Each week at the Game Center, Professor Bennett Foddy, Technical Coordinator Brendan Byrne, and a group of Game Design MFA’s curate games for our arcade cabinets. By playing these games on actual cabinets, using traditional arcade controls, we can better understand the design history of arcade games.
Every week, the curators display a new collection of commercial arcade games alongside new student work. The games might be similar in theme or genre, or differ in mechanics and controls, but taken together, they share a common thread that offers some insight into game design.
The arcade cabinets also promote those student-made games, both within the school community and to the public. Because anyone can play and enjoy these games during our many free, public events, these arcade cabinets become a social space where people can compete for high scores and talk game design.
As Professor Foddy states, ultimately the cabinets are used to, “teach students about the rich history of arcade games, and [to demonstrate] many dimensions of game design.”

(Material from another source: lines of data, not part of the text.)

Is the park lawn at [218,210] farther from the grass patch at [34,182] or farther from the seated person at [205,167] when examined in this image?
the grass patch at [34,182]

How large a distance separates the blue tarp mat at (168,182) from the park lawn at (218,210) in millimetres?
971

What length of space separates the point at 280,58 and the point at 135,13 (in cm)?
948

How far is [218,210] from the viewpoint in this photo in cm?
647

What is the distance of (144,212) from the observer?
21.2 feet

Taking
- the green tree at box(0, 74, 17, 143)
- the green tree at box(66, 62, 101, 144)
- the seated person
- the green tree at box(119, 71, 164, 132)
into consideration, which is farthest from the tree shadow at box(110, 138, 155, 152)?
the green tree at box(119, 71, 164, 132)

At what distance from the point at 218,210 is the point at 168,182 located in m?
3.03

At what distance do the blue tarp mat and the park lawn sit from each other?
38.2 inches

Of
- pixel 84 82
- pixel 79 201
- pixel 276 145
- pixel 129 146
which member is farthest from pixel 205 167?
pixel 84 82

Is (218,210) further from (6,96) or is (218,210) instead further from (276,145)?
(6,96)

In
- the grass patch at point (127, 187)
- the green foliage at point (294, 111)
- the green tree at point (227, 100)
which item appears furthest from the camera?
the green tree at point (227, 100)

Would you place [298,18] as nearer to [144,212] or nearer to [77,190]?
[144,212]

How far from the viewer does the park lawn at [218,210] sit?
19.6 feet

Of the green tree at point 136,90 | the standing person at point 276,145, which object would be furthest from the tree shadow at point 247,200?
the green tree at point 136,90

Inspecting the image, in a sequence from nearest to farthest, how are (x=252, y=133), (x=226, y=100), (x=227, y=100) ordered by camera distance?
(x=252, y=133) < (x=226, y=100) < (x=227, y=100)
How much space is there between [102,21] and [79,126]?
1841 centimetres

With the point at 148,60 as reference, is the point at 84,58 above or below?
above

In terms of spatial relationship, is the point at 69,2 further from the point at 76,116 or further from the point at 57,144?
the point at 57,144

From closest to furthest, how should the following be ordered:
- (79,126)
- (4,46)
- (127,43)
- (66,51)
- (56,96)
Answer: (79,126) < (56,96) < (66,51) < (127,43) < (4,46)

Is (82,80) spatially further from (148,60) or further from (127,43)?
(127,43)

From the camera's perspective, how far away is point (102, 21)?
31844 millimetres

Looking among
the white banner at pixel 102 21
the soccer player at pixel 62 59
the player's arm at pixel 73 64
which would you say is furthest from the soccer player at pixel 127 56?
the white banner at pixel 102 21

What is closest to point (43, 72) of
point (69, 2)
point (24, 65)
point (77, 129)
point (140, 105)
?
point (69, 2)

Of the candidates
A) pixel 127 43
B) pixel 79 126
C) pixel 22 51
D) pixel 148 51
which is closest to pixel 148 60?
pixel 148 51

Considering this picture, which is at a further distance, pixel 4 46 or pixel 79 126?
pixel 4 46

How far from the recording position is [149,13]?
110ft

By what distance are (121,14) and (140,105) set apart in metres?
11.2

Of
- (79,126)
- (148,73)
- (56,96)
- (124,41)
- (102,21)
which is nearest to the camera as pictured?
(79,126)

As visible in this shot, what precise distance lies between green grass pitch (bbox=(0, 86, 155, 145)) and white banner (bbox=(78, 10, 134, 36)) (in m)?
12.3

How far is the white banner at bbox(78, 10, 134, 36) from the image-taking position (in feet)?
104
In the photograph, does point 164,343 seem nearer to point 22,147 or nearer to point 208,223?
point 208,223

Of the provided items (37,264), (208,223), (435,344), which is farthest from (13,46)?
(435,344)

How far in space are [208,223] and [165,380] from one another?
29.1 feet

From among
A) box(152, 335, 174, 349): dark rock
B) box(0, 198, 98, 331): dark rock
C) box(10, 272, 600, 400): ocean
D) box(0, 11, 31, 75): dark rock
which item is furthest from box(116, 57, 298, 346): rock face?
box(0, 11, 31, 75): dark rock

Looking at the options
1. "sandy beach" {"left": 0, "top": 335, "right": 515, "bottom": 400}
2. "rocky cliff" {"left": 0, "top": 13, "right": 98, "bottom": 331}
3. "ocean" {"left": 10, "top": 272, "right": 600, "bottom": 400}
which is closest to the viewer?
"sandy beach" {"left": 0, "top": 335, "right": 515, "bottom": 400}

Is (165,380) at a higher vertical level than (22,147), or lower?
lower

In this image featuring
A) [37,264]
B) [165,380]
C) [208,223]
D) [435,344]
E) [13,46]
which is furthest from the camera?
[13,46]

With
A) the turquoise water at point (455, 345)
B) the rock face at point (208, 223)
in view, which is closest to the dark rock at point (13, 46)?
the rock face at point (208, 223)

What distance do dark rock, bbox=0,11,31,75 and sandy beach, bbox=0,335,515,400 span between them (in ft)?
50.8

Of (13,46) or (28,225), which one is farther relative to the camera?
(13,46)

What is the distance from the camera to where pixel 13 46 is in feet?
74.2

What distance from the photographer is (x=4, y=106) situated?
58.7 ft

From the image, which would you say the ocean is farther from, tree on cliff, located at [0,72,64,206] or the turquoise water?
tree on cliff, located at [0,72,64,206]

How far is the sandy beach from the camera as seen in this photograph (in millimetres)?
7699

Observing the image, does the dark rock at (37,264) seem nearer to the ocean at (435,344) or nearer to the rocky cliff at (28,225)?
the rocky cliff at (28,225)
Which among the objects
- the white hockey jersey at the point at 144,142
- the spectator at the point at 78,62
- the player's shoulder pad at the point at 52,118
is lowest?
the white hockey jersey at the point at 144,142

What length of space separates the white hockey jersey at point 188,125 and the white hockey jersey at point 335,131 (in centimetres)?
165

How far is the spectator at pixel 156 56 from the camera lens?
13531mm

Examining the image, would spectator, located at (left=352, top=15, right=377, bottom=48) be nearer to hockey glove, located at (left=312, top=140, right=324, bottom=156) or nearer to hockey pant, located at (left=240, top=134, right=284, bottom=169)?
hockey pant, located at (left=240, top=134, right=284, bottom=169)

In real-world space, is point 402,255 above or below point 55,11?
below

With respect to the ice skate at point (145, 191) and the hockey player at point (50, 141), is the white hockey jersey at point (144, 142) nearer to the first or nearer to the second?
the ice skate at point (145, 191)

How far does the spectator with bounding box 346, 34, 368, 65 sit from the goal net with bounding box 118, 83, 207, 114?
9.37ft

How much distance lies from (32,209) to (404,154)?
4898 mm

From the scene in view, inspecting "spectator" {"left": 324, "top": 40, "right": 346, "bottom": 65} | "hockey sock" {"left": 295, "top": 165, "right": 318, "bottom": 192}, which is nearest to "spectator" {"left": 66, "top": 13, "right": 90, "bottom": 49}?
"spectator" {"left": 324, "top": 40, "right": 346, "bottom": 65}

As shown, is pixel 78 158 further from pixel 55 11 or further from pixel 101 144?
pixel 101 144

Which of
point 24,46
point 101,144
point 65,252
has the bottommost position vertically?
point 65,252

This week’s games, available to play until November 14, are:
The Joystick Cabinet
Dead Angle (1988) is a joystick-controlled shooting gallery game by Seibu Kaihatsu, the Japanese company that is best known for the influential shoot-em-up Raiden. it brings something of Punch Out to the genre, representing the player as an outline silhouette, so their body can be a kind of damage meter, showing bulletholes as the enemies shoot at you. The game is strangely cinematic for a shooting gallery game, telling a vague organized-crime story set in Italy, but maybe most interesting thing about it is that it pioneers the recoil mechanics that later became so popular in Counter-Strike: your aiming reticle jumps up slightly with every shot you take, so you constantly have to fight to keep it at the right height.
The Trackball Cabinet
Cabal (Taito, 1988) is probably the first cover shooter! Using the trackball, you shoot enemies until the ‘enemy’ gauge is exhausted. The unusual thing about Cabal is that the player’s movement and aiming are both mapped to the trackball, which means you can choose to aim, or to dodge, but not both at the same time. The trackball thus becomes a mixed-mode controller, switching between absolute control over the pixel positioning of the crosshair to relative control over the movement of the player avatar. You can play 2-player co-op, which I recommend. Oh, and the dodge mechanics aren’t obvious — stop shooting and give the trackball a sharp diagonal push to make the guy do an invincible, Dark Souls-style dive roll.
The Feminine Mystique Cabinet
Student curator Alexander King writes:
This week we have a fascinating Commodore 64 game, 1984’s Dream House by Joyce Hakansson. Featuring advanced editing tools for the time, Dream House lets the player decorate and furnish the house of their dreams. Prefiguring the home-decorating gameplay of The Sims or Animal Crossing, Dream House is one of the earliest digital dollhouses. Joyce Hakansson is a pioneer in education technology, starting many of the first library computer labs and was responsible for introducing computers to the Children’s Television Workshop (the makers of Sesame Street). Her games company, where she served as Creative Director, produced games designed to help children see the magic of computers. “It’s like theater,” she said in an interview, “The computer is a little world you can enter.”
The Winnitron
Finally we have Rainbow Ricochet by MFA student Burgess Voshell (BV_) on the Winnitron, a two-player arena shooter with bouncing lasers. Burgess writes: “Shoot and avoid deadly rays of reflecting and refracting light in Rainbow Ricochet! You must move to propagate your shot. Use cover and confine your enemy between the narrow streaks of lethal ROYGBIV. Just don’t shoot yourself; it would be so embarrassing.”